▸ Consigne A
D'après le compte rendu du livre sur Saussure et la traduction, les idées de quel auteur sont centrales dans le premier chapitre ?
▸ Consigne B
Recopiez le compte rendu sur Saussure et la traduction en commençant par "Les motifs qui" et en terminant par "et les langues.", puis remplacez-y "motifs" par "raisons".
▸ Consigne C
Poursuivez le compte rendu du livre sur Saussure et la traduction après sa dernière phrase.

── Extrait choisi

Book Title

Valdir do Nascimento Flores, Saussure e a tradução

Brasília, Editora UnB, 2021, 180 p. – ISBN 978-6-5584-6024-4

Glória Maria MONTEIRO DE CARVALHO

Universidade Católica de Pernambuco

gloria.carvalho@unicap.br

Maria de Fátima VILAR DE MELO

Universidade Católica de Pernambuco

fatima.vilar@unicap.br

L’œuvre de Saussure permet-elle une réflexion importante sur la traduction ? Dans ce livre, Valdir Flores répond de façon affirmative à cette question, à partir de sa conception de l’œuvre de Saussure mais aussi de la traduction, une conception qui s’est constituée sous l’influence de quelques auteurs, en particulier d’Henri Meschonnic.

Les motifs qui ont mené l’auteur à écrire ce livre sont les suivants :

a) La nécessité de (re)lire Saussure en fonction des textes manuscrits trouvés après sa mort, parce que les linguistes l’ont classé comme structuraliste en dépit de la complexité de son raisonnement linguistique ;

b) La traduction implique nécessairement une conception du langage et la théorie saussurienne peut fournir cette conception, grâce aux possibilités ouvertes par sa vision d’ensemble de la langue, qui est naturellement articulée à la diversité des langues ;

c) La troisième raison concerne le fait que Saussure a été lui-même un traducteur et que cette activité est en relation avec sa réflexion sur le langage, la langue et les langues.

Ces trois raisons guident la composition du livre tant du point de vue des sujets traités dans chaque chapitre que de l’ordre des chapitres.

L’auteur présente son acception de la traduction et son choix des termes dans le premier chapitre. Les idées de Henri Meschonnic y sont centrales. Ainsi, Valdir Flores propose de penser la traduction, ce qui implique d’entendre la traduction comme un phénomène dont l’ampleur permet de penser le langage, la langue et les langues, sans se restreindre à l’acte de traduire. La traduction est ainsi conçue comme « le meilleur poste d’observation sur les stratégies du langage […] » (Meschonnic in Flores 2021, p. 26).

────
── Matériel d'étude

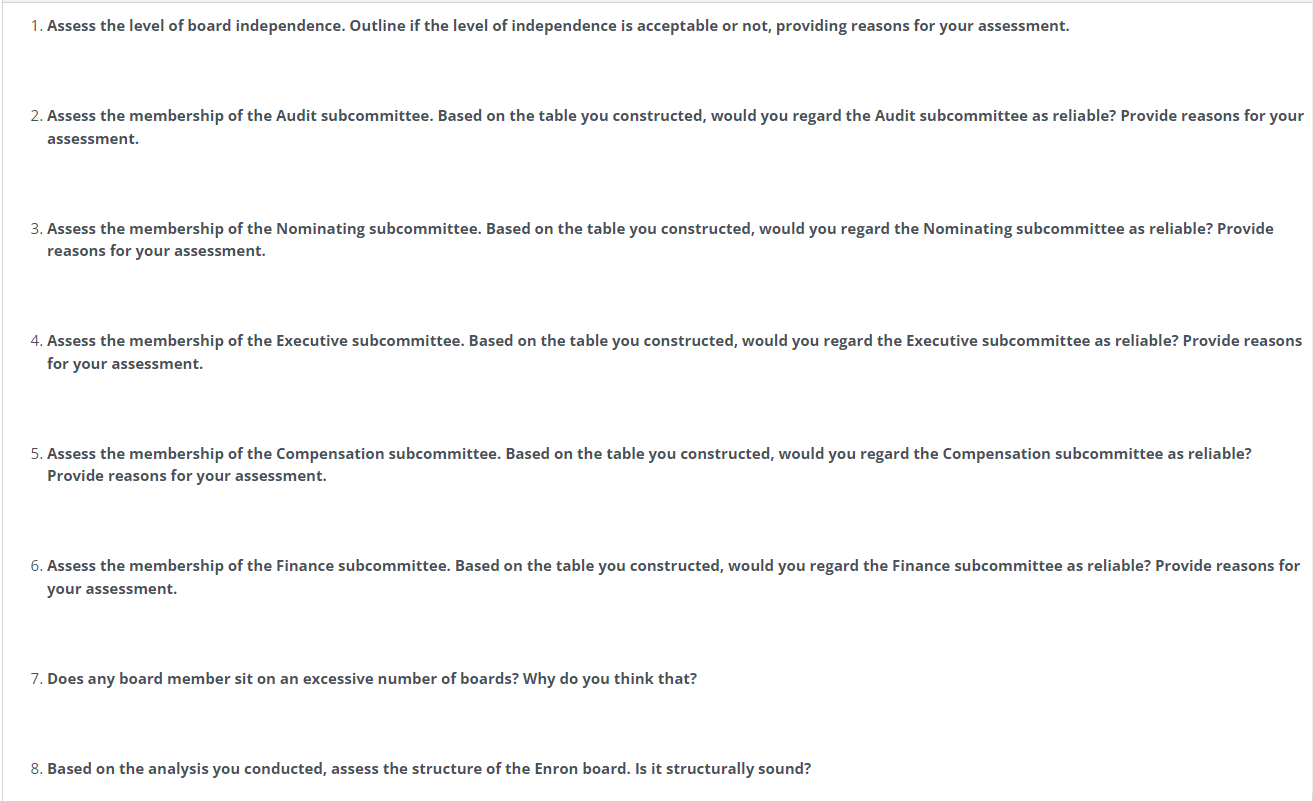 1. Assess the level of board independence. Outline if the level of independence is acceptable or not, providing reasons for your assessment.

2. Assess the membership of the Audit subcommittee. Based on the table you constructed, would you regard the Audit subcommittee as reliable? Provide reasons for your assessment.

3. Assess the membership of the Nominating subcommittee. Based on the table you constructed, would you regard the Nominating subcommittee as reliable? Provide reasons for your assessment.

4. Assess the membership of the Executive subcommittee. Based on the table you constructed, would you regard the Executive subcommittee as reliable? Provide reasons for your assessment.

5. Assess the membership of the Compensation subcommittee. Based on the table you constructed, would you regard the Compensation subcommittee as reliable? Provide reasons for your assessment.

6. Assess the membership of the Finance subcommittee. Based on the table you constructed, would you regard the Finance subcommittee as reliable? Provide reasons for your assessment.

7. Does any board member sit on an excessive number of boards? Why do you think that?

8. Based on the analysis you conducted, assess the structure of the Enron board. Is it structurally sound?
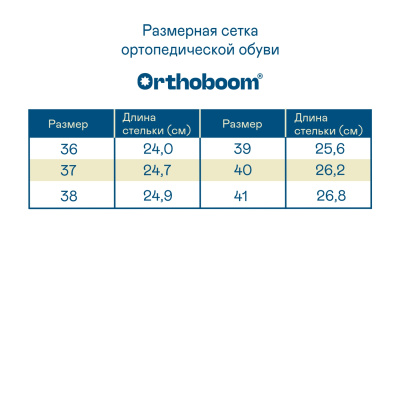 Размерная сетка ортопедической обуви

Orthoboom®

| Размер | Длина стельки (см) | Размер | Длина стельки (см) |
|---|---|---|---|
| 36 | 24,0 | 39 | 25,6 |
| 37 | 24,7 | 40 | 26,2 |
| 38 | 24,9 | 41 | 26,8 |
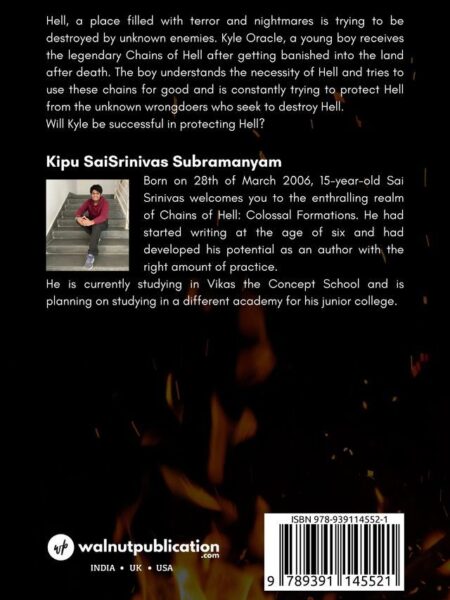 Hell, a place filled with terror and nightmares is trying to be destroyed by unknown enemies. Kyle Oracle, a young boy receives the legendary Chains of Hell after getting banished into the land after death. The boy understands the necessity of Hell and tries to use these chains for good and is constantly trying to protect Hell from the unknown wrongdoers who seek to destroy Hell.
Will Kyle be successful in protecting Hell?

Kipu SaiSrinivas Subramanyam

Born on 28th of March 2006, 15-year-old Sai Srinivas welcomes you to the enthralling realm of Chains of Hell: Colossal Formations. He had started writing at the age of six and had developed his potential as an author with the right amount of practice.
He is currently studying in Vikas the Concept School and is planning on studying in a different academy for his junior college.

wp walnutpublication.com

INDIA • UK • USA

ISBN 978-939114552-1

9 789391 145521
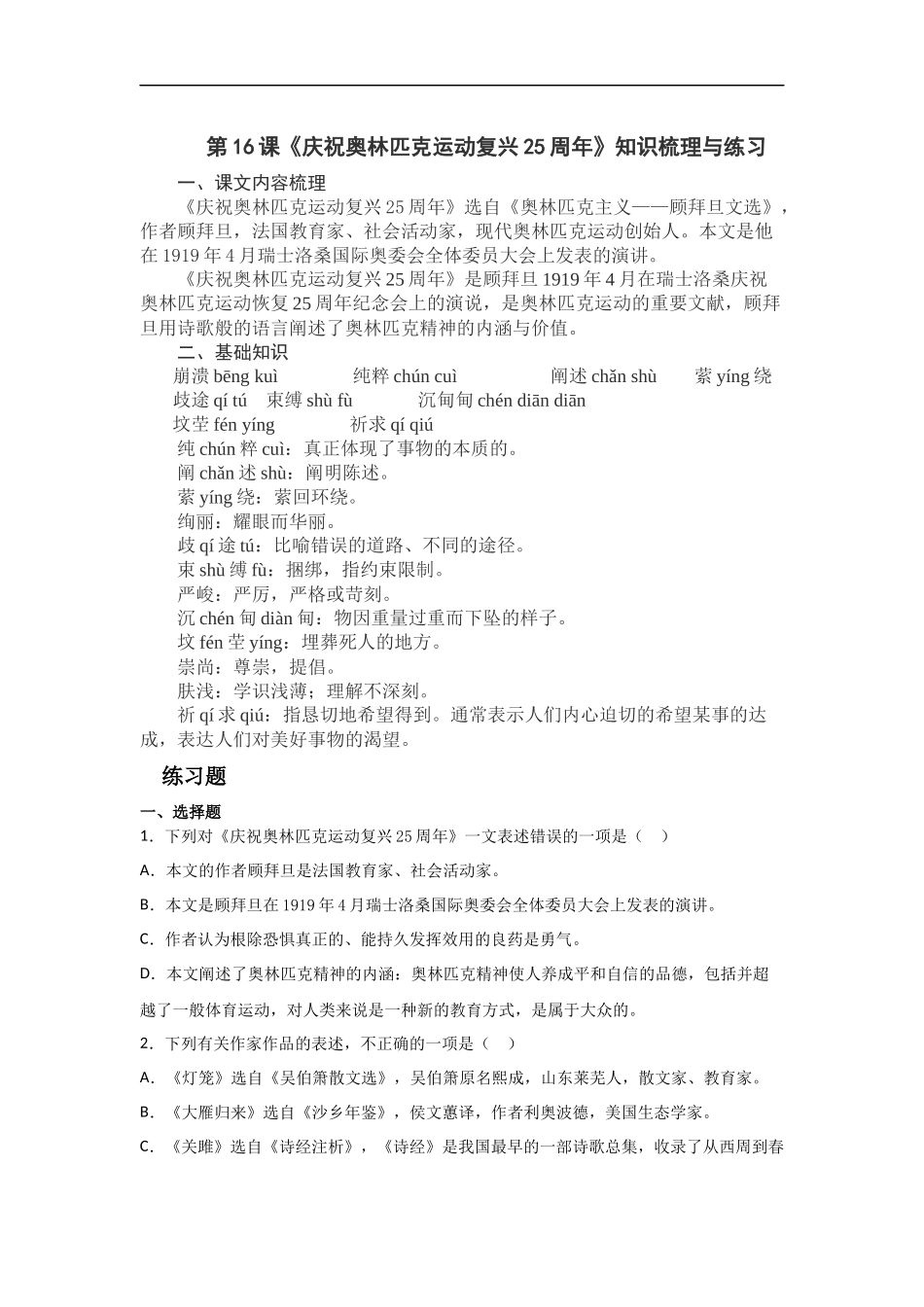 第16课《庆祝奥林匹克运动复兴25周年》知识梳理与练习

一、课文内容梳理

《庆祝奥林匹克运动复兴25周年》选自《奥林匹克主义——顾拜旦文选》，作者顾拜旦，法国教育家、社会活动家，现代奥林匹克运动创始人。本文是他在1919年4月瑞士洛桑国际奥委会全体委员大会上发表的演讲。

《庆祝奥林匹克运动复兴25周年》是顾拜旦1919年4月在瑞士洛桑庆祝奥林匹克运动恢复25周年纪念会上的演说，是奥林匹克运动的重要文献，顾拜旦用诗歌般的语言阐述了奥林匹克精神的内涵与价值。

二、基础知识

崩溃 bēng kuì　纯粹 chún cuì　阐述 chǎn shù　萦 yíng 绕
歧途 qí tú　束缚 shù fù　沉甸甸 chén diān diān
坟茔 fén yíng　祈求 qí qiú

纯 chún 粹 cuì：真正体现了事物的本质的。
阐 chǎn 述 shù：阐明陈述。
萦 yíng 绕：萦回环绕。
绚丽：耀眼而华丽。
歧 qí 途 tú：比喻错误的道路、不同的途径。
束 shù 缚 fù：捆绑，指约束限制。
严峻：严厉，严格或苛刻。
沉 chén 甸 diàn 甸：物因重量过重而下坠的样子。
坟 fén 茔 yíng：埋葬死人的地方。
崇尚：尊崇，提倡。
肤浅：学识浅薄；理解不深刻。
祈 qí 求 qiú：指恳切地希望得到。通常表示人们内心迫切的希望某事的达成，表达人们对美好事物的渴望。

练习题

一、选择题

1．下列对《庆祝奥林匹克运动复兴25周年》一文表述错误的一项是（　）

A．本文的作者顾拜旦是法国教育家、社会活动家。

B．本文是顾拜旦在1919年4月瑞士洛桑国际奥委会全体委员大会上发表的演讲。

C．作者认为根除恐惧真正的、能持久发挥效用的良药是勇气。

D．本文阐述了奥林匹克精神的内涵：奥林匹克精神使人养成平和自信的品德，包括并超越了一般体育运动，对人类来说是一种新的教育方式，是属于大众的。

2．下列有关作家作品的表述，不正确的一项是（　）

A．《灯笼》选自《吴伯箫散文选》，吴伯箫原名熙成，山东莱芜人，散文家、教育家。

B．《大雁归来》选自《沙乡年鉴》，侯文蕙译，作者利奥波德，美国生态学家。

C．《关雎》选自《诗经注析》，《诗经》是我国最早的一部诗歌总集，收录了从西周到春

────

▸ Réponse A
Les idées d'Henri Meschonnic.

▸ Réponse B
Les raisons qui ont mené l’auteur à écrire ce livre sont les suivants :

a) La nécessité de (re)lire Saussure en fonction des textes manuscrits trouvés après sa mort, parce que les linguistes l’ont classé comme structuraliste en dépit de la complexité de son raisonnement linguistique ;

b) La traduction implique nécessairement une conception du langage et la théorie saussurienne peut fournir cette conception, grâce aux possibilités ouvertes par sa vision d’ensemble de la langue, qui est naturellement articulée à la diversité des langues ;

c) La troisième raison concerne le fait que Saussure a été lui-même un traducteur et que cette activité est en relation avec sa réflexion sur le langage, la langue et les langues.

▸ Réponse C
Cependant, le but central de ce chapitre est d’esquisser les principes d’une visée anthropologique de l’énonciation. Selon l’auteur, la formule « Penser la langue dans l’homme », comprise comme un type d’axiome, constitue le cœur de cette visée car elle permet à la linguistique de se détourner d’une filiation naturaliste pour s’inscrire dans une filiation humaniste. L’énonciation est une fonction qui caractérise l’être parlant et elle peut être considérée comme un objet anthropologique car elle permet de connaître des effets de la langue dans l’Homme. L’être humain serait alors un ethnographe de la langue qui parle ; on observe la présence de la fonction métalinguistique jakobsonienne dans cette hypothèse.

Ce chapitre se conclut sur une glose dont le but est de présenter l’expérience de l’anthropologue E. Castro auprès du peuple indigène Yawalapíti, qui habite l’Amazonie brésilienne. Cette expérience est présentée comme un argument en faveur de l’anthropologie de l’énonciation, mais l’argumentation développée à ce propos mériterait beaucoup plus de développements et d’éclaircissements, surtout si l’on tient compte de son envergure théorique.

L’œuvre de Saussure est abordée à partir du deuxième chapitre. Valdir Flores s’y intéresse aux textes manuscrits de Saussure qui ont été édités afin d’analyser sa contribution au champ de la traduction. Le choix des sujets traités dans ce chapitre tend à éloigner l’œuvre saussurienne de l’approche structuraliste et de la rapprocher de la phénoménologie. Valdir Flores souligne d’abord la formule de Saussure « le point de vue crée l’objet » à partir de laquelle il propose de penser la contribution de l’œuvre de Saussure au problème de la traduction.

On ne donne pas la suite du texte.